- [SET TASK]:
Rewrite the listing below with every occurrence of "red flag" swapped for "orange banner". Leave everything else unchanged.
------
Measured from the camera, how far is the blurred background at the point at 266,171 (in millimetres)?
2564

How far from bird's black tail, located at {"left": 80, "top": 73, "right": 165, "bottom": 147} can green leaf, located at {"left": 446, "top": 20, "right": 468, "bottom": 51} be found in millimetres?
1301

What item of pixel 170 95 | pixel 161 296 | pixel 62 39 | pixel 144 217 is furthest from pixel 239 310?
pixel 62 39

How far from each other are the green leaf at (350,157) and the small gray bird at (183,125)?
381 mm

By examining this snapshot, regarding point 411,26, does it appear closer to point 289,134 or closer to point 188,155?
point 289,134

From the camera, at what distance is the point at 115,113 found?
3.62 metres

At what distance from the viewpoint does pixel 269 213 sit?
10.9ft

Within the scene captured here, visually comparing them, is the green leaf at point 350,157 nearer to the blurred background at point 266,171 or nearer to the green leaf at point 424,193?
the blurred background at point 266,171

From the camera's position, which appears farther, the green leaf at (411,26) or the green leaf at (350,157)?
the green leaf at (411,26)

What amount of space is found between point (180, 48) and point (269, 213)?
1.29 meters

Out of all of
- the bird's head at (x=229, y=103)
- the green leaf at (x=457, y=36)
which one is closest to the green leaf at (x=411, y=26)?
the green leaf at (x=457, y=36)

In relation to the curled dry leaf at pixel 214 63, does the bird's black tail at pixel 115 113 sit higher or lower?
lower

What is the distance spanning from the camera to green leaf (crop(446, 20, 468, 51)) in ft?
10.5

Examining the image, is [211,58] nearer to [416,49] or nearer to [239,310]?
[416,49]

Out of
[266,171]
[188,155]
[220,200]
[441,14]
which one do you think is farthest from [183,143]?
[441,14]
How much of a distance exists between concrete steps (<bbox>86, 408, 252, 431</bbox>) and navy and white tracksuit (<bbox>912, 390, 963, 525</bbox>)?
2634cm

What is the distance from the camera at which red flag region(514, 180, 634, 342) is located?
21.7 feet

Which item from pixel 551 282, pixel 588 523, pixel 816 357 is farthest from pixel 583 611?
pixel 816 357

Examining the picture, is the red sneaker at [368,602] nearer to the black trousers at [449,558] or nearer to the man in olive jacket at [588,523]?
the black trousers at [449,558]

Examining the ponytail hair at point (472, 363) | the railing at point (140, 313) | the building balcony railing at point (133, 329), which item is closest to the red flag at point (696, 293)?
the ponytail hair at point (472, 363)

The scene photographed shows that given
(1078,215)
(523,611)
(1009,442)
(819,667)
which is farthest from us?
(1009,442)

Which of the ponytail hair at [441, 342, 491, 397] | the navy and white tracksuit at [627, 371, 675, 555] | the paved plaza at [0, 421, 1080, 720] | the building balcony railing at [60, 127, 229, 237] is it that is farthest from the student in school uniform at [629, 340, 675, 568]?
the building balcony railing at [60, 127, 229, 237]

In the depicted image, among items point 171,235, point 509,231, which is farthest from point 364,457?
------
- [TASK ANSWER]:
Measured from the camera, how far is the blurred background at the point at 266,171 (in millimetres)?
2564

How far from bird's black tail, located at {"left": 80, "top": 73, "right": 165, "bottom": 147} can green leaf, located at {"left": 446, "top": 20, "right": 468, "bottom": 51} be found in millimetres?
1301

What item of pixel 170 95 | pixel 161 296 | pixel 62 39 | pixel 144 217 is furthest from pixel 239 310?
pixel 62 39

How far from each other are the green leaf at (350,157) and the small gray bird at (183,125)?
381 mm

By examining this snapshot, regarding point 411,26, does it appear closer to point 289,134 or closer to point 188,155?
point 289,134

From the camera, at what distance is the point at 115,113 found?
3.62 metres

At what distance from the viewpoint does pixel 269 213 sit?
10.9ft

Within the scene captured here, visually comparing them, is the green leaf at point 350,157 nearer to the blurred background at point 266,171 or nearer to the green leaf at point 424,193?
the blurred background at point 266,171

From the camera's position, which appears farther, the green leaf at (411,26) or the green leaf at (350,157)?
the green leaf at (411,26)

What amount of space is found between point (180, 48) and point (269, 213)?
1.29 meters

Out of all of
- the bird's head at (x=229, y=103)
- the green leaf at (x=457, y=36)
which one is closest to the green leaf at (x=411, y=26)?
the green leaf at (x=457, y=36)

In relation to the curled dry leaf at pixel 214 63, does the bird's black tail at pixel 115 113 sit higher or lower?
lower

What is the distance spanning from the camera to green leaf (crop(446, 20, 468, 51)) in ft?
10.5

Examining the image, is [211,58] nearer to [416,49] or nearer to [239,310]?
[416,49]

Out of
[266,171]
[188,155]
[220,200]
[441,14]
which one do you think is farthest from [183,143]?
[441,14]
How much of a distance exists between concrete steps (<bbox>86, 408, 252, 431</bbox>) and navy and white tracksuit (<bbox>912, 390, 963, 525</bbox>)?
2634cm

What is the distance from the camera at which orange banner region(514, 180, 634, 342) is located?
21.7 feet

Which item from pixel 551 282, pixel 588 523, pixel 816 357 is farthest from pixel 583 611?
pixel 816 357

Examining the picture, is the red sneaker at [368,602] nearer to the black trousers at [449,558] or nearer to the man in olive jacket at [588,523]?
the black trousers at [449,558]

Examining the ponytail hair at point (472, 363) | the railing at point (140, 313) | the building balcony railing at point (133, 329), which item is closest to the orange banner at point (696, 293)?
the ponytail hair at point (472, 363)

The scene photographed shows that given
(1078,215)
(523,611)
(1009,442)
(819,667)
which is farthest from us?
(1009,442)

Which of the ponytail hair at [441, 342, 491, 397] | the navy and white tracksuit at [627, 371, 675, 555] | the paved plaza at [0, 421, 1080, 720] | the building balcony railing at [60, 127, 229, 237] is it that is farthest from the student in school uniform at [629, 340, 675, 568]?
the building balcony railing at [60, 127, 229, 237]

In the depicted image, among items point 171,235, point 509,231, which is farthest from point 364,457?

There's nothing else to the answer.